Items from a data collection →

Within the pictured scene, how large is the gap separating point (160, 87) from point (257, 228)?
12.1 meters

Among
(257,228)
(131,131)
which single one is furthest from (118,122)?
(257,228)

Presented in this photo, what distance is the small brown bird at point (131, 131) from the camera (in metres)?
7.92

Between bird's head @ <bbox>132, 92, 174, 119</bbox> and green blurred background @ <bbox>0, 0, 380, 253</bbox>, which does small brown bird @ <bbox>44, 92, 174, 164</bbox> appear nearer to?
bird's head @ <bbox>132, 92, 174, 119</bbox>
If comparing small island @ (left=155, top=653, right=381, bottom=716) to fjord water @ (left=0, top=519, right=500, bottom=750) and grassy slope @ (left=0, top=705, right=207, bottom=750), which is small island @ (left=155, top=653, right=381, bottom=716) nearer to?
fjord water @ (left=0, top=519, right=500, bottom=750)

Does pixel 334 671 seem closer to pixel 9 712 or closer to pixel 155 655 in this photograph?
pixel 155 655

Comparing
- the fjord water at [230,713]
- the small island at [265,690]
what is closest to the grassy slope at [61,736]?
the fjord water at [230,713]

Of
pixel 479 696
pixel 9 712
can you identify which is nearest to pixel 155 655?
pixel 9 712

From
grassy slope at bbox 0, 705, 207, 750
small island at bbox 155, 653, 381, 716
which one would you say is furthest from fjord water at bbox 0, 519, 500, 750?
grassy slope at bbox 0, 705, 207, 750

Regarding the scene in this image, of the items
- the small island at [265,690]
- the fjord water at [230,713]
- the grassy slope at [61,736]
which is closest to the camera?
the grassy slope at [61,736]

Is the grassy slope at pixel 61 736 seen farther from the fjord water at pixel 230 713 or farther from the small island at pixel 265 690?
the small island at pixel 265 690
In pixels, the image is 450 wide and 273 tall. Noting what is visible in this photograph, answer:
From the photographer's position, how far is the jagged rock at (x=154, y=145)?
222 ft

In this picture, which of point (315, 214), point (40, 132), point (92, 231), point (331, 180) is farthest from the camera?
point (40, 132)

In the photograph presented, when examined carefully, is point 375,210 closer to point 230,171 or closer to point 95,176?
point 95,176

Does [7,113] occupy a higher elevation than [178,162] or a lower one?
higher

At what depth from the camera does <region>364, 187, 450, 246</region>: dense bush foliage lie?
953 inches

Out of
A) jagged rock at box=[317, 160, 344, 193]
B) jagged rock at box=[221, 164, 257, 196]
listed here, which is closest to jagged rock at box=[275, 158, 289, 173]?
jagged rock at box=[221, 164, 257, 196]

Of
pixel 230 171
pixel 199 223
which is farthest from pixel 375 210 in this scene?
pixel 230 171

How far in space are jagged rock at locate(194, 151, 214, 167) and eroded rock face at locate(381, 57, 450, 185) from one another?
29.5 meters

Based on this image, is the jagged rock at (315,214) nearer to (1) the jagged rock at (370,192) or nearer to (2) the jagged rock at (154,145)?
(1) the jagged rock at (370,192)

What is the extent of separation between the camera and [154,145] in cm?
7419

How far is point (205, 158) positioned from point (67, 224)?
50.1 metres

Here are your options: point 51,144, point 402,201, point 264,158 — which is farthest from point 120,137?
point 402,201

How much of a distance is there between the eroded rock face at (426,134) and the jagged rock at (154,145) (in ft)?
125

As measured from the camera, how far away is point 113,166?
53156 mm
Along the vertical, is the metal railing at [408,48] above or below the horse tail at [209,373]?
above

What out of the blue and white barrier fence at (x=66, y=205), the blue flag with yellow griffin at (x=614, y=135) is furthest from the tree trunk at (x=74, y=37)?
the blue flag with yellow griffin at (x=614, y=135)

--

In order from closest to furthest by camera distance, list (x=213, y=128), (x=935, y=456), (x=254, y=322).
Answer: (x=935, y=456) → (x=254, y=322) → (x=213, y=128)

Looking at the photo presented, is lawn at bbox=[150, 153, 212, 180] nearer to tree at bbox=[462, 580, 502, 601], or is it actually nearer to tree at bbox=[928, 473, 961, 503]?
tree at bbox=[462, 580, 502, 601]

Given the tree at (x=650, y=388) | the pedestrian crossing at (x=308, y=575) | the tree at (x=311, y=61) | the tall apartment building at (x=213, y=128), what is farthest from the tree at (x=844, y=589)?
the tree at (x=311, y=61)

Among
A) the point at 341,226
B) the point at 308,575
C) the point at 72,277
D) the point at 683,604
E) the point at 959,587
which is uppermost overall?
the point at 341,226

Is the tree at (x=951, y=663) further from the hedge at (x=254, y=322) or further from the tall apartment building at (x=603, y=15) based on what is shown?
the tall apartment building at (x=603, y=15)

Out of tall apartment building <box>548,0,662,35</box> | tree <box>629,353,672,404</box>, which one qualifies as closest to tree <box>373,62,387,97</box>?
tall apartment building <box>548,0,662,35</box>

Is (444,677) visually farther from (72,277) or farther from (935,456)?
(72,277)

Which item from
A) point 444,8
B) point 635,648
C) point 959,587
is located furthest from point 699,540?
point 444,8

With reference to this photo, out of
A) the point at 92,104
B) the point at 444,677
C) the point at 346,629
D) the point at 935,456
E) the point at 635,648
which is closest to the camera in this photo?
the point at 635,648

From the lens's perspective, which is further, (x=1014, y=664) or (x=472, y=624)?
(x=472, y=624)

Task directions →
Count the lines of the items above that contain the string "bird". Give only the number.

Task output →
3